▸ **Work to do**: The records below must be written out exactly, with every picture left behind.
--- Exercise materials ---
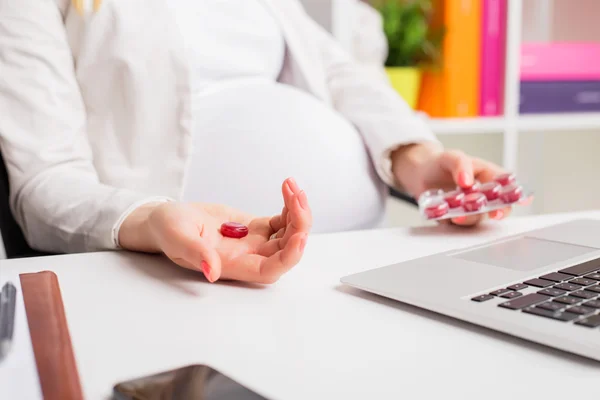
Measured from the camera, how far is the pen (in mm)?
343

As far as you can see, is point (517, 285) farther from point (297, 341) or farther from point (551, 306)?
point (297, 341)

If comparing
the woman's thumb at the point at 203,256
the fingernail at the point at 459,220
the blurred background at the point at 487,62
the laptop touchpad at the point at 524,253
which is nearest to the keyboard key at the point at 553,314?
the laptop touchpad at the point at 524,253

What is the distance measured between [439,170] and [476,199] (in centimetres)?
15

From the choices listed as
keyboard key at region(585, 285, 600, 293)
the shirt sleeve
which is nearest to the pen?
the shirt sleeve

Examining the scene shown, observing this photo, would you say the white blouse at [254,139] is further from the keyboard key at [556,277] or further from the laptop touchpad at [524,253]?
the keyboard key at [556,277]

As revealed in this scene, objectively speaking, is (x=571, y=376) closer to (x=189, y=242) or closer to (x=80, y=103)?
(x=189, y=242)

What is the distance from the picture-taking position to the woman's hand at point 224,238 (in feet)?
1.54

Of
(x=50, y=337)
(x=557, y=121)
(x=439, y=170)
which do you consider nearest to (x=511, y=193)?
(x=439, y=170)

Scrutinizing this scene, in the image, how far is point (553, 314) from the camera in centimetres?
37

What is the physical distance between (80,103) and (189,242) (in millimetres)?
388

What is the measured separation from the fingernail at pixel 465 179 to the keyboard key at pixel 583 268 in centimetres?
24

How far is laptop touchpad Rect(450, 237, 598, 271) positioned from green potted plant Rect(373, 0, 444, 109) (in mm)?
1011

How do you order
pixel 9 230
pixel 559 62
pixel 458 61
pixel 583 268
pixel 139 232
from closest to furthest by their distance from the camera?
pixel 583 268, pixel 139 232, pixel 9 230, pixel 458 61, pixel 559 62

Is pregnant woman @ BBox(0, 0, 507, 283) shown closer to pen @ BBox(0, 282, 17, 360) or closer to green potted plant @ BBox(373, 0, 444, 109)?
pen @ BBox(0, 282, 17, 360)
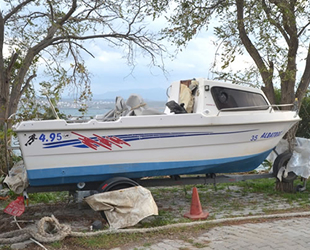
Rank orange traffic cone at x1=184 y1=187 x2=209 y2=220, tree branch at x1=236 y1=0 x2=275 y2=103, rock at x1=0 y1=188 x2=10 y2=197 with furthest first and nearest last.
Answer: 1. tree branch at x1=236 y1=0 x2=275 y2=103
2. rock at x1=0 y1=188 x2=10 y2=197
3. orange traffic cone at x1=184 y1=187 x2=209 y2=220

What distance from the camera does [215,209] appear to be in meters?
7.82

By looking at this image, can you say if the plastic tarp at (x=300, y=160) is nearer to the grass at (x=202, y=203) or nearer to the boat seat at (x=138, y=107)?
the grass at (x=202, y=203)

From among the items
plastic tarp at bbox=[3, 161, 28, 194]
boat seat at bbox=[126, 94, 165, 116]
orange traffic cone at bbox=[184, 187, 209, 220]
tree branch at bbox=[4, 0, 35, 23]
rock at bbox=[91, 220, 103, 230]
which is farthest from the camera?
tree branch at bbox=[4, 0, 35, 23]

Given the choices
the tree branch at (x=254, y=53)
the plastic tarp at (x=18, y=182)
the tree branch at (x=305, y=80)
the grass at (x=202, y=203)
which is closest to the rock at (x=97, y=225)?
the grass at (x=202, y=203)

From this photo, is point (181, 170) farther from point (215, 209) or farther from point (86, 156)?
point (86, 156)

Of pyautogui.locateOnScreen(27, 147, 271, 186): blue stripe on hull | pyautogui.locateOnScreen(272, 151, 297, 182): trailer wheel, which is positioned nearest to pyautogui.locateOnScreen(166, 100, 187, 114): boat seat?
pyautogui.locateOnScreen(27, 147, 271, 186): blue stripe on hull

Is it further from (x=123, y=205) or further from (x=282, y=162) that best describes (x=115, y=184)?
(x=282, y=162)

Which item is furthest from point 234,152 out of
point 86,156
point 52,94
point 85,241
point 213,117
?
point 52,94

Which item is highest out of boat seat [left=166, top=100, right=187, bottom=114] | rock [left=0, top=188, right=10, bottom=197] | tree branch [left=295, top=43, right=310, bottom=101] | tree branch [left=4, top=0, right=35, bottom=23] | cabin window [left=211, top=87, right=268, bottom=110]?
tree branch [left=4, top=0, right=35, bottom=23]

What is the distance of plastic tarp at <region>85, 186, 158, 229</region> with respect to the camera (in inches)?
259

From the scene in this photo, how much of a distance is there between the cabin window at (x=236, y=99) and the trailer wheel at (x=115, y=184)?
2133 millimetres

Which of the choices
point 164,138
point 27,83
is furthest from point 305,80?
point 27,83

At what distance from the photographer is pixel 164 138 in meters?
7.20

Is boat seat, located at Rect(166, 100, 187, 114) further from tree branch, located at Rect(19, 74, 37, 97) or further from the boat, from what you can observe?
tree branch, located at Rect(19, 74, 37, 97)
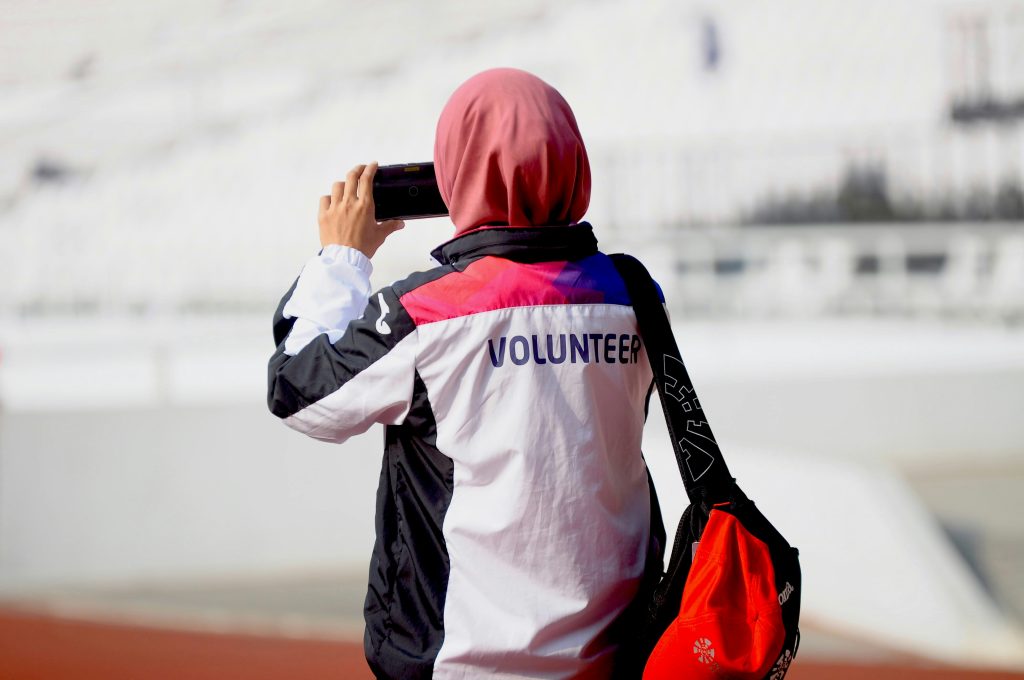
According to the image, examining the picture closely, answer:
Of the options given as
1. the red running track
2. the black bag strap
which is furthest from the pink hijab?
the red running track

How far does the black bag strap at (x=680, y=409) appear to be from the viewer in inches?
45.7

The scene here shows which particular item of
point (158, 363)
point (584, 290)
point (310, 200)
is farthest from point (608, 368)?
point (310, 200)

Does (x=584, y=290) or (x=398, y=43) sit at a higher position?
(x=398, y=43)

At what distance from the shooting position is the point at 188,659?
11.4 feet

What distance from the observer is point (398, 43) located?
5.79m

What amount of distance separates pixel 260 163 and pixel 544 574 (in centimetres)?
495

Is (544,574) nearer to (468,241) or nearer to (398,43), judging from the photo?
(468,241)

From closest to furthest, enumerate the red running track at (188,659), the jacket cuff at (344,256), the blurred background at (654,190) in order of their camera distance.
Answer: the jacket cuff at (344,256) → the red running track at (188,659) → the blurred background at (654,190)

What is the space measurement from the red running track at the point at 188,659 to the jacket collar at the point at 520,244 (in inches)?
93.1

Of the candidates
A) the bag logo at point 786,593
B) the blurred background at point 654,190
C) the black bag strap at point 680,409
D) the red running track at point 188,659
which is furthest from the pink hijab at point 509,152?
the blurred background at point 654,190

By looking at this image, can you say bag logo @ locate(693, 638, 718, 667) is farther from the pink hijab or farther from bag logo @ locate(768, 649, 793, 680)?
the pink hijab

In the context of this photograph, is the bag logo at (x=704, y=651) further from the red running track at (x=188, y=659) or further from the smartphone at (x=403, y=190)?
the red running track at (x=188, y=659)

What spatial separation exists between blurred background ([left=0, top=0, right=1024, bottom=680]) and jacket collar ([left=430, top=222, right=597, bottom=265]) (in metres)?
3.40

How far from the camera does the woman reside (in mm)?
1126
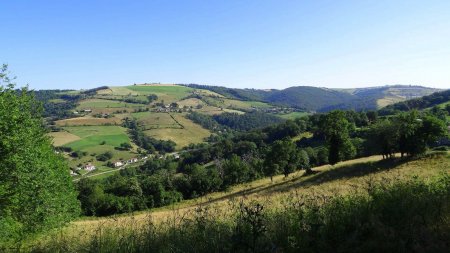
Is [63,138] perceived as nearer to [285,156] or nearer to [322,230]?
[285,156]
---
▸ **Task answer**:
Measured from the camera, how far is the pen (in mm)?
343

As far as you can see, is point (517, 285) farther from point (297, 341) or farther from point (551, 306)?
point (297, 341)

If comparing
the woman's thumb at the point at 203,256
the fingernail at the point at 459,220
the blurred background at the point at 487,62
the laptop touchpad at the point at 524,253
which is nearest to the keyboard key at the point at 553,314?
the laptop touchpad at the point at 524,253

What is the distance measured between [439,170] and [476,199] (in centimetres)?
15

From the choices listed as
keyboard key at region(585, 285, 600, 293)
the shirt sleeve
which is nearest to the pen?
the shirt sleeve

Examining the scene shown, observing this photo, would you say the white blouse at [254,139] is further from the keyboard key at [556,277] or further from the laptop touchpad at [524,253]?
the keyboard key at [556,277]

As revealed in this scene, objectively speaking, is (x=571, y=376) closer to (x=189, y=242) or closer to (x=80, y=103)?
(x=189, y=242)

What is the distance from the picture-taking position to the woman's hand at point 224,238 (in feet)?
1.54

Of
(x=50, y=337)
(x=557, y=121)
(x=439, y=170)
which do you consider nearest to (x=511, y=193)?
(x=439, y=170)

Scrutinizing this scene, in the image, how far is point (553, 314) from the camera in centimetres?
37

What is the physical distance between (80,103) and (189,242) (in millimetres)?
388

What is the measured separation from the fingernail at pixel 465 179 to the keyboard key at pixel 583 268 in centimetres?
24

How far is laptop touchpad Rect(450, 237, 598, 271) positioned from green potted plant Rect(373, 0, 444, 109) (in mm)?
1011

How do you order
pixel 9 230
pixel 559 62
pixel 458 61
pixel 583 268
pixel 139 232
from closest to furthest by their distance from the camera?
pixel 583 268, pixel 139 232, pixel 9 230, pixel 458 61, pixel 559 62

Is pregnant woman @ BBox(0, 0, 507, 283) shown closer to pen @ BBox(0, 282, 17, 360) or closer to green potted plant @ BBox(373, 0, 444, 109)?
pen @ BBox(0, 282, 17, 360)
Rank orange traffic cone at x1=184 y1=187 x2=209 y2=220, tree branch at x1=236 y1=0 x2=275 y2=103, rock at x1=0 y1=188 x2=10 y2=197 with furthest first and nearest last.
Answer: 1. tree branch at x1=236 y1=0 x2=275 y2=103
2. rock at x1=0 y1=188 x2=10 y2=197
3. orange traffic cone at x1=184 y1=187 x2=209 y2=220

What distance from the camera does [215,209] appear to be in meters?
7.82

By looking at this image, can you say if the plastic tarp at (x=300, y=160) is nearer to the grass at (x=202, y=203) or nearer to the boat seat at (x=138, y=107)?
the grass at (x=202, y=203)

From among the items
plastic tarp at bbox=[3, 161, 28, 194]
boat seat at bbox=[126, 94, 165, 116]
orange traffic cone at bbox=[184, 187, 209, 220]
tree branch at bbox=[4, 0, 35, 23]
rock at bbox=[91, 220, 103, 230]
which is farthest from the camera?
tree branch at bbox=[4, 0, 35, 23]

Given the choices
the tree branch at (x=254, y=53)
the plastic tarp at (x=18, y=182)
the tree branch at (x=305, y=80)
the grass at (x=202, y=203)
which is closest to the rock at (x=97, y=225)?
the grass at (x=202, y=203)

From this photo, is point (181, 170) farther from point (215, 209) or farther from point (86, 156)?
point (86, 156)

Of pyautogui.locateOnScreen(27, 147, 271, 186): blue stripe on hull | pyautogui.locateOnScreen(272, 151, 297, 182): trailer wheel, which is positioned nearest to pyautogui.locateOnScreen(166, 100, 187, 114): boat seat?
pyautogui.locateOnScreen(27, 147, 271, 186): blue stripe on hull

Is it further from (x=123, y=205) or further from (x=282, y=162) that best describes (x=115, y=184)?
(x=282, y=162)

Which item is furthest from point 234,152 out of
point 86,156
point 52,94
point 85,241
point 213,117
?
point 52,94

Which item is highest out of boat seat [left=166, top=100, right=187, bottom=114] | rock [left=0, top=188, right=10, bottom=197] | tree branch [left=295, top=43, right=310, bottom=101] | tree branch [left=4, top=0, right=35, bottom=23] | cabin window [left=211, top=87, right=268, bottom=110]?
tree branch [left=4, top=0, right=35, bottom=23]

What is the distance of plastic tarp at <region>85, 186, 158, 229</region> with respect to the camera (in inches)?
259

From the scene in this photo, how much of a distance is there between the cabin window at (x=236, y=99) and the trailer wheel at (x=115, y=184)?
2133 millimetres

Which of the choices
point 164,138
point 27,83
is furthest from point 305,80?
point 27,83

At what distance from the photographer is pixel 164 138 in meters?
7.20

Is boat seat, located at Rect(166, 100, 187, 114) further from tree branch, located at Rect(19, 74, 37, 97) or further from the boat, from what you can observe?
tree branch, located at Rect(19, 74, 37, 97)
According to the image, examining the picture closely, answer:
Of the options given as
1. the red running track
2. the black bag strap
which is furthest from the pink hijab?
the red running track

How far does the black bag strap at (x=680, y=409) appear to be from the viewer in inches?
45.7

The scene here shows which particular item of
point (158, 363)
point (584, 290)
point (310, 200)
is farthest from point (608, 368)?
point (310, 200)

Does (x=584, y=290) or (x=398, y=43) sit at a higher position?
(x=398, y=43)

At what distance from the shooting position is the point at 188,659?
11.4 feet

What distance from the observer is point (398, 43) located?
5.79m

What amount of distance separates pixel 260 163 and pixel 544 574 (in centimetres)?
495

Is (544,574) nearer to (468,241) or nearer to (398,43), judging from the photo?
(468,241)

From closest to furthest, enumerate the red running track at (188,659), the jacket cuff at (344,256), the blurred background at (654,190) in order of their camera distance.
Answer: the jacket cuff at (344,256) → the red running track at (188,659) → the blurred background at (654,190)

What is the space measurement from the red running track at the point at 188,659 to the jacket collar at the point at 520,244 (in inches)?
93.1

Of the candidates
A) the bag logo at point 786,593
B) the blurred background at point 654,190
C) the black bag strap at point 680,409
D) the red running track at point 188,659
which is furthest from the pink hijab at point 509,152?
the blurred background at point 654,190

By looking at this image, can you say bag logo @ locate(693, 638, 718, 667) is farther from the pink hijab or farther from bag logo @ locate(768, 649, 793, 680)?
the pink hijab

In the context of this photograph, is the bag logo at (x=704, y=651) further from the red running track at (x=188, y=659) or further from the smartphone at (x=403, y=190)?
the red running track at (x=188, y=659)

What spatial separation exists between blurred background ([left=0, top=0, right=1024, bottom=680]) and jacket collar ([left=430, top=222, right=597, bottom=265]) (in metres)?
3.40

How far from the camera does the woman reside (in mm)?
1126
Is [63,138] perceived as nearer to [285,156] or nearer to [322,230]?
[285,156]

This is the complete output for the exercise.